I'm glad you can understand exactly what I was feeling! This incident actually evoked a feeling that I haven't felt before...I actually wanted her to have her mother because I understand that comfort that only a mom can give!

bellacita's picture

well actually, i guess she was sick earlier in the week bc aside from a cough and some phlem she was fine. but BM said she had been throwing up constantly, and that if she was still throwing up, she would get her early (sat nite at 7 instead of sun am at 9...big help there) when DH said i know how to take care of a sick kid, u know what BMs response was??? "well, ur just a PART TIME PARENT"...UGH. nevermind that she CHOSE that for SD when she decided to conceive despite DHs wishes...she also fed and bathed her before he picked her up so i guess hes not competent enough to do that either. UGH. guess no one can take care of her like BM CAN!!!!!!! :barf:

"Given the right reasons and the right two people, marriage is a wonderful way of experiencing your life."
~the late great George Carlin

Tara12's picture

Okay is it just me or what mother would not want to go pick up their child if they had a 104 degree temperature? Especially when the SD3 was asking for her all day. What kind of mother makes excuses for not being available. I don't think daycare would take her with a fever either - BM is going to have to stay home with her. Did her fever go down with the tylenol?

Tprettysmile's picture

A mother who wants to party and hang out every chance she get! SD3 wanted to call her the whole weekend and that is not usual. She was coughing from the time she walked through the door on Fri but she didn't get a fever until Sun. It went down to 100 after fluids, tylenol and removing some of the covers. But she hasn't called with an update and won't answer the phone!

smurfy1smile's picture

FSS1 had an ear infection and perforated ear drum in September when we got him. BM did not let us know he was under the weather. We would still take him but we would like to be informed so we can care for him in the best possible way. FSS1 was sick last night and BM was very casual about the whole thing. She never asked if we were able to keep him another night. She just assumed we could do it.
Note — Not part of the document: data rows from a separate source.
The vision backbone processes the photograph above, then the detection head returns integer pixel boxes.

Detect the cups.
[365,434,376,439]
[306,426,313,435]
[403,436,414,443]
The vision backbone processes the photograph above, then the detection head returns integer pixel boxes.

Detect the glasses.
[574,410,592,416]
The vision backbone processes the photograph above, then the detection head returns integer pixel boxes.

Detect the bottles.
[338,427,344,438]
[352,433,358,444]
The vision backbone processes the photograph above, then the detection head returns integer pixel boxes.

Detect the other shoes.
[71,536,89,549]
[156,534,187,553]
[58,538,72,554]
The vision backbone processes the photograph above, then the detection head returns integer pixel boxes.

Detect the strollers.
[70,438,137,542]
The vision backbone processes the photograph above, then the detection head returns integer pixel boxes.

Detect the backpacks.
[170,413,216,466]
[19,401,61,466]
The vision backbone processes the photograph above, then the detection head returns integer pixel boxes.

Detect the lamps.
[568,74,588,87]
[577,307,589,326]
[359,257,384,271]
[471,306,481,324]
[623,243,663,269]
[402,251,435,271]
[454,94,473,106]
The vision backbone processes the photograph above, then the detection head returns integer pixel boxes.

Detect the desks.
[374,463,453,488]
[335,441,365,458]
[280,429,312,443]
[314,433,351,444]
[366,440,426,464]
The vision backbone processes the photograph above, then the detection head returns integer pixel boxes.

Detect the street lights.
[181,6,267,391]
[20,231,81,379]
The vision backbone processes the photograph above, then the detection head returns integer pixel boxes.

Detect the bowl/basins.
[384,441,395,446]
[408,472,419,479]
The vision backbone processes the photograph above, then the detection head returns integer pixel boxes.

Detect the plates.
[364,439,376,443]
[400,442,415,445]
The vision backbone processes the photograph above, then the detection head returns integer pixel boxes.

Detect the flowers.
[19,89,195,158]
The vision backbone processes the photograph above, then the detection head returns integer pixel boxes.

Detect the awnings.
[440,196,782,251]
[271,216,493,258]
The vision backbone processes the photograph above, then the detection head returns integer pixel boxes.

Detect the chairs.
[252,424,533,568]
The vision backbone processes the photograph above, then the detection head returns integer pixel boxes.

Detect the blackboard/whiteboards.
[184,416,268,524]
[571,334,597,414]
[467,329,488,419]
My ex refuses to take our daughter when she is ill. Thankfully, it rarely happens and if it does when he all ready has her I make him drive her all the way home if he wants to bring her back early. Its never been more that a cold which he could handle if he tried just tiny bit. Last time I checked, you are a parent no matter what - how you are feeling, how the child is feeling, how much money you do or don't have etc.